Minnesota native Christina Olstad is “thrilled” to begin her new position as dean of students at UW-Madison starting this semester.
“As I read through the job description, my level of excitement just began to rise,” Olstad said.
With almost two decades of administrative experience in higher education, Olstad started her career at Augsburg University where she received her bachelor’s and master’s degrees, and then at the University of Vermont where she received her PhD degree.
Before coming to UW-Madison, she worked as Interim Assistant Vice President for Student Affairs, Housing & Residence Life at Towson University.
“All of my experience to this point, you know nearly 20 years, have led me to where I am today and I am honored to serve students at UW-Madison,” Olstad said.
Olstad feels her commitment to social justice and inclusion that she developed in the past parallels the Wisconsin Idea.
“[The Wisconsin Idea] is this whole concept of ‘educating students and also enterprising the faculty and staff to make the world a better place’,” Olstad said.
She also sees the importance for her to undergird the conversation on campus as the dean of students.
“The Wisconsin Idea is crucial to the university as a whole, but I see a strong role that the Dean of Student plays in the functional areas within the dean of students to infuse the Wisconsin Idea in everything we do,” Olstad said.
This has led to her goals that will enhance students’ well-being on campus in the near future, such as normalizing mental health and pushing for greater financial literacy.
“There are certain things that I’m naturally very passionate about, making sure students are connected to the appropriate resources and support so that they can thrive on campus. So we need to examine: Where are the gaps? How can we elevate those and where are we losing students? Where the students falling through the cracks?” Olstad said.
Yet, it takes time to meet her goals as she is on her way of transitioning.
“Because you are coming into an environment, building relationships, connections, honoring the work you’ve done in the past and looking at how can we meet the needs that are present for our students,” Olstad said.

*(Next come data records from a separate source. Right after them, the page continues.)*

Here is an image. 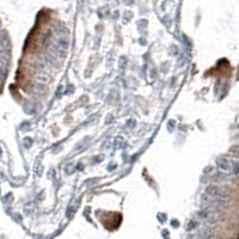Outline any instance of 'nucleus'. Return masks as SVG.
Wrapping results in <instances>:
<instances>
[{
  "mask_svg": "<svg viewBox=\"0 0 239 239\" xmlns=\"http://www.w3.org/2000/svg\"><path fill=\"white\" fill-rule=\"evenodd\" d=\"M197 225V222L196 221H194V220H191V221H189L188 226H187V231H191V230H194L195 227Z\"/></svg>",
  "mask_w": 239,
  "mask_h": 239,
  "instance_id": "0eeeda50",
  "label": "nucleus"
},
{
  "mask_svg": "<svg viewBox=\"0 0 239 239\" xmlns=\"http://www.w3.org/2000/svg\"><path fill=\"white\" fill-rule=\"evenodd\" d=\"M185 239H200L197 236H189V237H187Z\"/></svg>",
  "mask_w": 239,
  "mask_h": 239,
  "instance_id": "6e6552de",
  "label": "nucleus"
},
{
  "mask_svg": "<svg viewBox=\"0 0 239 239\" xmlns=\"http://www.w3.org/2000/svg\"><path fill=\"white\" fill-rule=\"evenodd\" d=\"M56 48L60 53L65 54L66 51L68 50L69 48V39L66 36H61V37L58 39V43H56Z\"/></svg>",
  "mask_w": 239,
  "mask_h": 239,
  "instance_id": "20e7f679",
  "label": "nucleus"
},
{
  "mask_svg": "<svg viewBox=\"0 0 239 239\" xmlns=\"http://www.w3.org/2000/svg\"><path fill=\"white\" fill-rule=\"evenodd\" d=\"M216 167L220 172L226 175H238L239 174V163L232 160L226 157H219L216 159Z\"/></svg>",
  "mask_w": 239,
  "mask_h": 239,
  "instance_id": "7ed1b4c3",
  "label": "nucleus"
},
{
  "mask_svg": "<svg viewBox=\"0 0 239 239\" xmlns=\"http://www.w3.org/2000/svg\"><path fill=\"white\" fill-rule=\"evenodd\" d=\"M230 199L231 195L228 190L218 185H208L204 189L201 196L202 203H204L206 206H215V207H220L221 204L226 203Z\"/></svg>",
  "mask_w": 239,
  "mask_h": 239,
  "instance_id": "f257e3e1",
  "label": "nucleus"
},
{
  "mask_svg": "<svg viewBox=\"0 0 239 239\" xmlns=\"http://www.w3.org/2000/svg\"><path fill=\"white\" fill-rule=\"evenodd\" d=\"M214 236V231L211 226H203L199 231L197 237L200 239H211Z\"/></svg>",
  "mask_w": 239,
  "mask_h": 239,
  "instance_id": "39448f33",
  "label": "nucleus"
},
{
  "mask_svg": "<svg viewBox=\"0 0 239 239\" xmlns=\"http://www.w3.org/2000/svg\"><path fill=\"white\" fill-rule=\"evenodd\" d=\"M225 213L220 209V207L206 206L196 213V219L202 222L204 226H214L225 220Z\"/></svg>",
  "mask_w": 239,
  "mask_h": 239,
  "instance_id": "f03ea898",
  "label": "nucleus"
},
{
  "mask_svg": "<svg viewBox=\"0 0 239 239\" xmlns=\"http://www.w3.org/2000/svg\"><path fill=\"white\" fill-rule=\"evenodd\" d=\"M230 153H231L232 155H234V157L239 158V146H233V147H231Z\"/></svg>",
  "mask_w": 239,
  "mask_h": 239,
  "instance_id": "423d86ee",
  "label": "nucleus"
}]
</instances>
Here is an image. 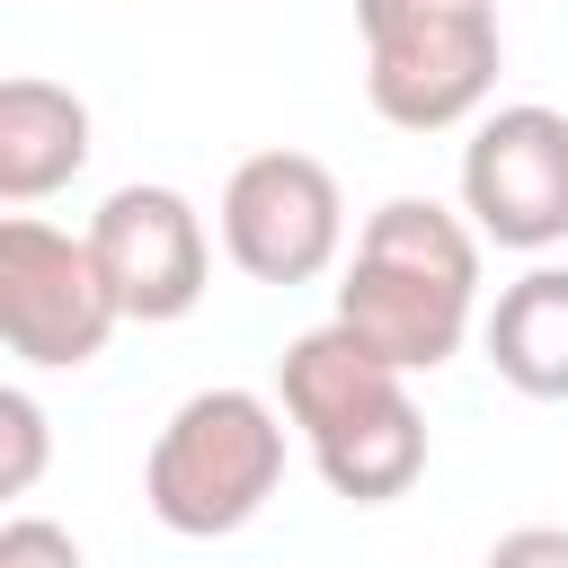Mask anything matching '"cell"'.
I'll return each instance as SVG.
<instances>
[{"label": "cell", "instance_id": "cell-1", "mask_svg": "<svg viewBox=\"0 0 568 568\" xmlns=\"http://www.w3.org/2000/svg\"><path fill=\"white\" fill-rule=\"evenodd\" d=\"M337 320L399 373L453 364L479 320V231L435 195L373 204L355 231V266L337 284Z\"/></svg>", "mask_w": 568, "mask_h": 568}, {"label": "cell", "instance_id": "cell-2", "mask_svg": "<svg viewBox=\"0 0 568 568\" xmlns=\"http://www.w3.org/2000/svg\"><path fill=\"white\" fill-rule=\"evenodd\" d=\"M275 479H284V417H275V399H257L240 382L178 399V417L151 435V462H142L151 515L186 541H222V532L257 524Z\"/></svg>", "mask_w": 568, "mask_h": 568}, {"label": "cell", "instance_id": "cell-3", "mask_svg": "<svg viewBox=\"0 0 568 568\" xmlns=\"http://www.w3.org/2000/svg\"><path fill=\"white\" fill-rule=\"evenodd\" d=\"M364 98L399 133H453L497 89V9L488 0H355Z\"/></svg>", "mask_w": 568, "mask_h": 568}, {"label": "cell", "instance_id": "cell-4", "mask_svg": "<svg viewBox=\"0 0 568 568\" xmlns=\"http://www.w3.org/2000/svg\"><path fill=\"white\" fill-rule=\"evenodd\" d=\"M115 293L98 275V248L36 222V213H9L0 222V337L18 364L36 373H71L89 355H106L115 337Z\"/></svg>", "mask_w": 568, "mask_h": 568}, {"label": "cell", "instance_id": "cell-5", "mask_svg": "<svg viewBox=\"0 0 568 568\" xmlns=\"http://www.w3.org/2000/svg\"><path fill=\"white\" fill-rule=\"evenodd\" d=\"M222 248L257 284H311L346 248V195L311 151H248L222 186Z\"/></svg>", "mask_w": 568, "mask_h": 568}, {"label": "cell", "instance_id": "cell-6", "mask_svg": "<svg viewBox=\"0 0 568 568\" xmlns=\"http://www.w3.org/2000/svg\"><path fill=\"white\" fill-rule=\"evenodd\" d=\"M462 213L497 248H559L568 240V115L559 106H497L462 142Z\"/></svg>", "mask_w": 568, "mask_h": 568}, {"label": "cell", "instance_id": "cell-7", "mask_svg": "<svg viewBox=\"0 0 568 568\" xmlns=\"http://www.w3.org/2000/svg\"><path fill=\"white\" fill-rule=\"evenodd\" d=\"M80 240L98 248V275H106L124 320H186L204 302L213 240H204V213L178 186H115L89 213Z\"/></svg>", "mask_w": 568, "mask_h": 568}, {"label": "cell", "instance_id": "cell-8", "mask_svg": "<svg viewBox=\"0 0 568 568\" xmlns=\"http://www.w3.org/2000/svg\"><path fill=\"white\" fill-rule=\"evenodd\" d=\"M275 382H284V417L302 426V444H328V435L364 426L373 408L408 399V373H399V364H382L346 320L302 328V337L284 346V364H275Z\"/></svg>", "mask_w": 568, "mask_h": 568}, {"label": "cell", "instance_id": "cell-9", "mask_svg": "<svg viewBox=\"0 0 568 568\" xmlns=\"http://www.w3.org/2000/svg\"><path fill=\"white\" fill-rule=\"evenodd\" d=\"M89 169V106L62 80H0V195L36 204Z\"/></svg>", "mask_w": 568, "mask_h": 568}, {"label": "cell", "instance_id": "cell-10", "mask_svg": "<svg viewBox=\"0 0 568 568\" xmlns=\"http://www.w3.org/2000/svg\"><path fill=\"white\" fill-rule=\"evenodd\" d=\"M479 337L497 382H515L524 399H568V266H524L479 320Z\"/></svg>", "mask_w": 568, "mask_h": 568}, {"label": "cell", "instance_id": "cell-11", "mask_svg": "<svg viewBox=\"0 0 568 568\" xmlns=\"http://www.w3.org/2000/svg\"><path fill=\"white\" fill-rule=\"evenodd\" d=\"M311 462H320V479H328L346 506H390V497H408L417 470H426V417H417V399H390V408H373L364 426L311 444Z\"/></svg>", "mask_w": 568, "mask_h": 568}, {"label": "cell", "instance_id": "cell-12", "mask_svg": "<svg viewBox=\"0 0 568 568\" xmlns=\"http://www.w3.org/2000/svg\"><path fill=\"white\" fill-rule=\"evenodd\" d=\"M0 435H9L0 488H9V497H27V488H36V470H44V408H36L27 390H0Z\"/></svg>", "mask_w": 568, "mask_h": 568}, {"label": "cell", "instance_id": "cell-13", "mask_svg": "<svg viewBox=\"0 0 568 568\" xmlns=\"http://www.w3.org/2000/svg\"><path fill=\"white\" fill-rule=\"evenodd\" d=\"M0 568H89V559H80V541H71L62 524L9 515V524H0Z\"/></svg>", "mask_w": 568, "mask_h": 568}, {"label": "cell", "instance_id": "cell-14", "mask_svg": "<svg viewBox=\"0 0 568 568\" xmlns=\"http://www.w3.org/2000/svg\"><path fill=\"white\" fill-rule=\"evenodd\" d=\"M488 568H568V524H515V532H497Z\"/></svg>", "mask_w": 568, "mask_h": 568}]
</instances>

But Olstad knows she is not on her own. She views the collaboration is critical to carve out a sustainable path for students’ health on campus.
“Working not within the division but across the division to impact that experience and it is so important to create an inclusive environment for all students to be able to try and all students to be able to learn and if students are not feeling safe or won’t included, they can’t thrive on campus,” Olstad said.
When talking about her vision, Olstad is excited to serve the community and become a Badger.
“I’m humbled and I’m honored to be able to be in this role,” Olstad said. “I look forward to connecting students and colleagues and how to enhance the Wisconsin experience.”